AARP Hearing Center
The latest and final addition to the National WWII Museum in New Orleans offers a haunting and timely look at the impact of war.
Unlike the six pavilions built before it, the Liberation Pavilion, which opened in early November, focuses on the war’s aftermath.
The impressive collection of interactive exhibits and historic artifacts takes a deep dive into the highly personal effects of war and paints a vivid picture of America’s sacrifices, social movements and international impact.
Here are five exhibits and highlights you won’t soon forget.
1. “And Then They Came for Me”
The first part of this three-section gallery takes you behind the bookshelf that leads to the Secret Annex where Anne Frank and her family hid from Nazi soldiers. You hear Anne’s words as you walk through the space, telling the story of the young girl’s hopes, fears and ultimate demise.
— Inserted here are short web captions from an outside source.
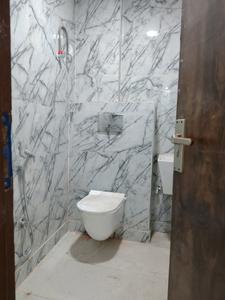 Common Bathroom Image of 720 Sq.ft 2 BHK Apartment / Flat for sale in Mehrauli New Delhi for Rs. 5000000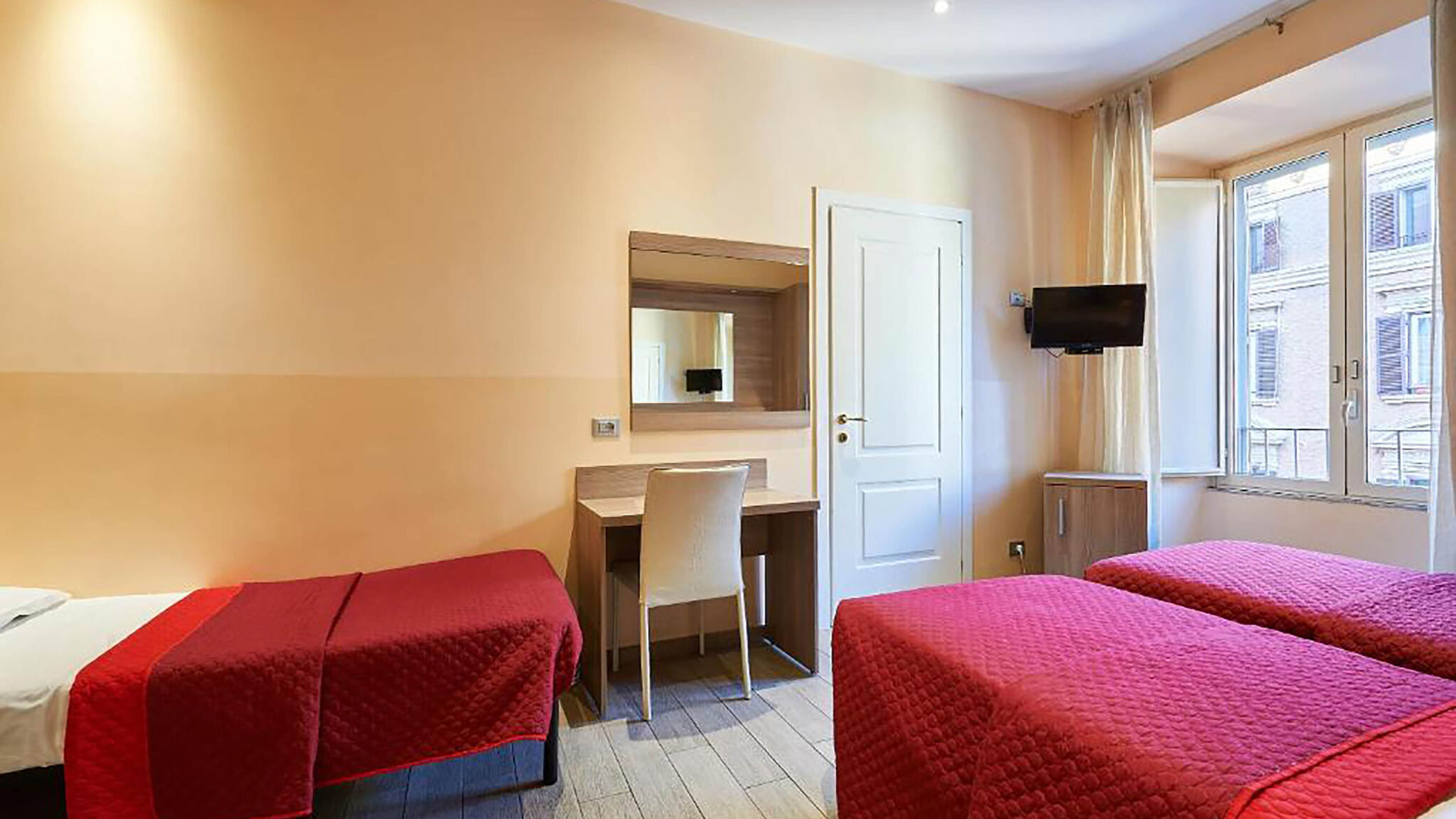 Italianway Roma Catone Vatican Suites - Camera 2 by Ghor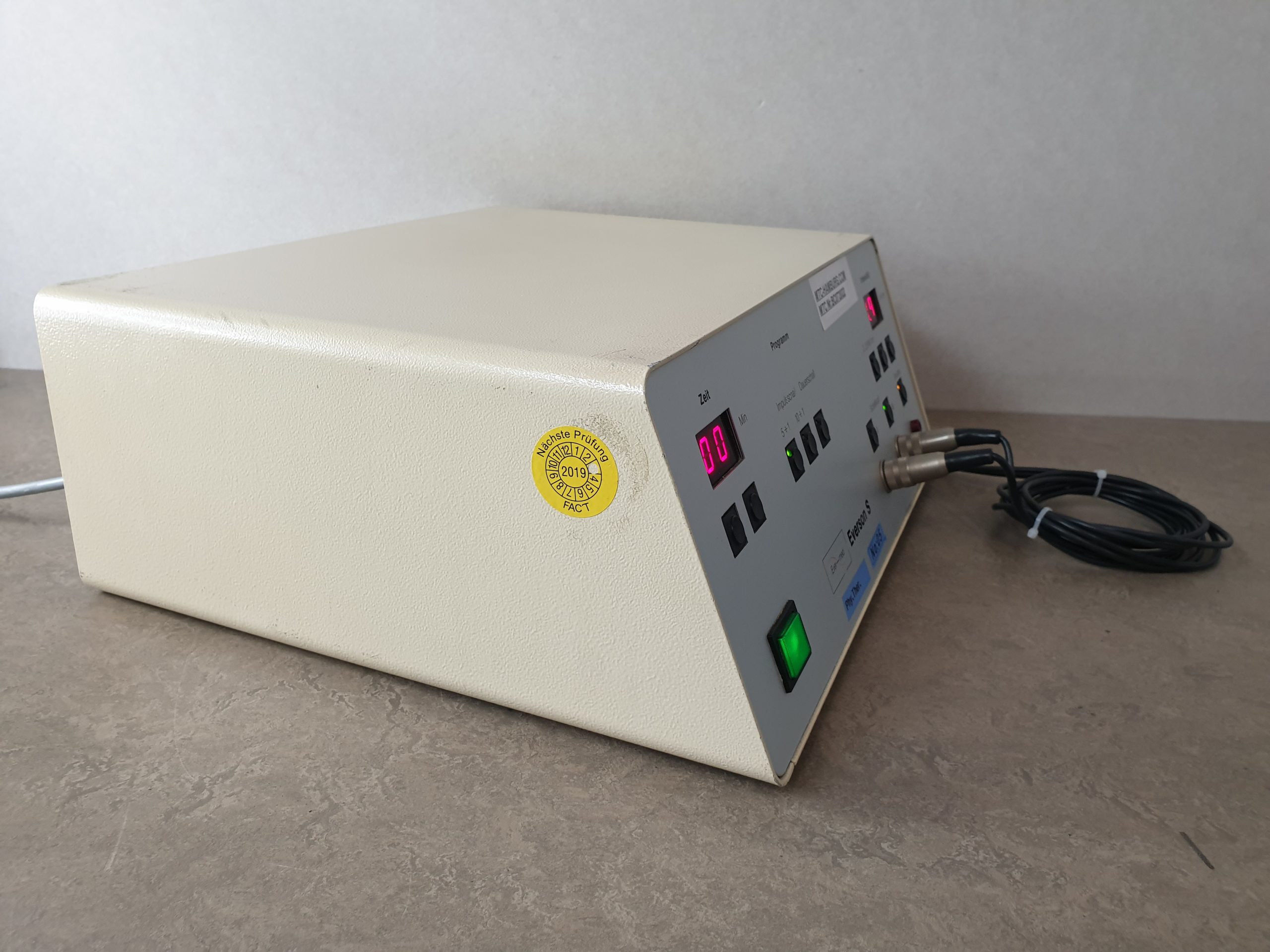 EVERMED Everson S Ultrasound Therapy Unit thumbnail 4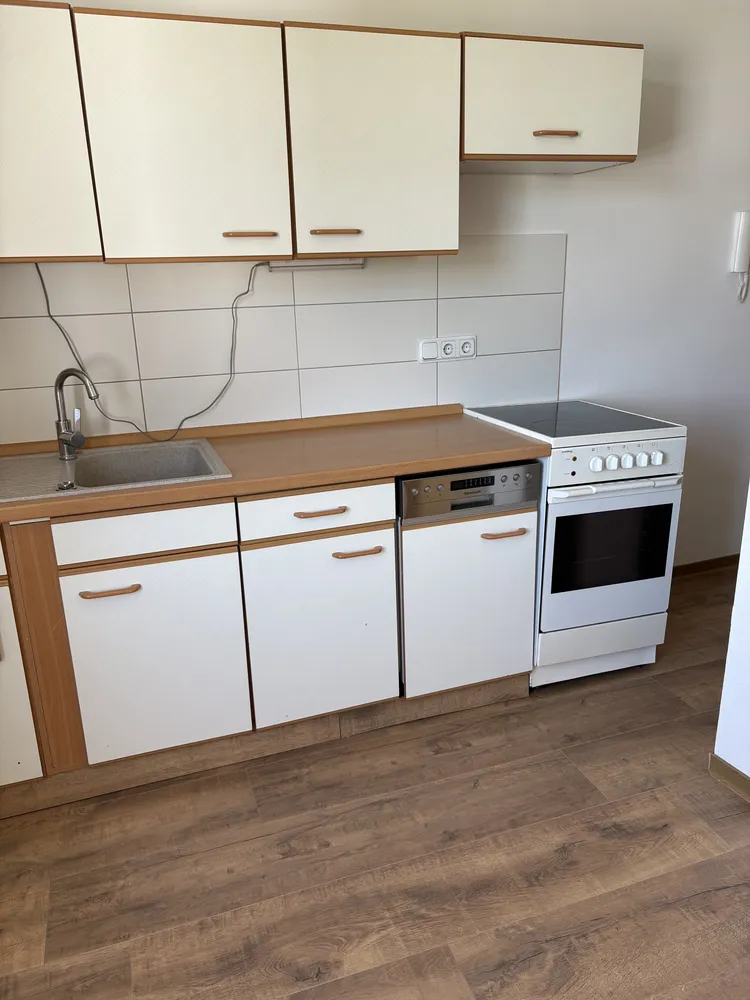 2 Zimmer Wohnung mit 33 m² in Neubrandenburg – Bild 3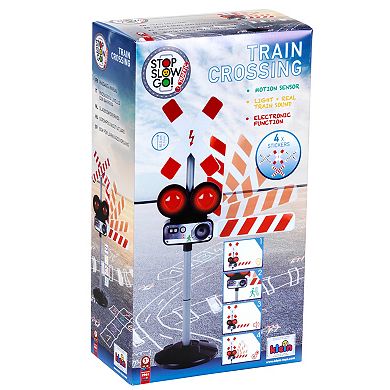 Theo Klein : Train Crossing 31.5 x 18 Motion Sensor Traffic Light Cycle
The accompanying exhibit graphically displays the horrors of Nazi concentration camps but a posted sign allows enough warning so visitors can bypass the exhibit if they prefer.
2. “The Cost of Victory”
Photographs, listening stations and prisoners of war testimonials drive home the brutality of the battlefield experience. Farther along on the first floor, similar opportunities to hear from both the soldiers who liberated concentration camps and the camp survivors add to the emotion.
3. “The Monuments Men and Women”
Adolf Hitler’s looting of world art as he ravaged cities across Europe, and his order to have it all destroyed if he lost, threatened to erase much of the art we treasure today. A joint program created by Western Allies allowed specialists to locate the hidden bunkers and preserve the priceless pieces. After walking through a recreation of the salt mine where one of the biggest caches of art was found, visitors can scan a QR code that shows pieces that are still missing and teaches how they can help if they spot them in the world.
4. “Prosperity and Change”
In this exhibit, visitors are asked to consider who really won and lost freedom when the war was over. For service members of color and women, the freedom won abroad didn’t follow them home. But the experiences of war did lead to a recognition of their own economic power and a realization of the possibilities for full humanity that existed outside of America. The results were the Civil Rights Movement and demands for equality that consumed the decades to follow.
5. The Priddy Family Foundation Freedom Theater
Inside the custom-built theater at a pivotal moment in the show, the audience platform rotates and a short film focuses on the fight for freedom that led to the war and the ongoing need for its protection today. Tracing the war from start to finish and into the modern day, the film perfectly concludes a visit to the museum and leaves visitors with plenty to consider about the role of the individual — as well as nations — in the ongoing fight for human rights.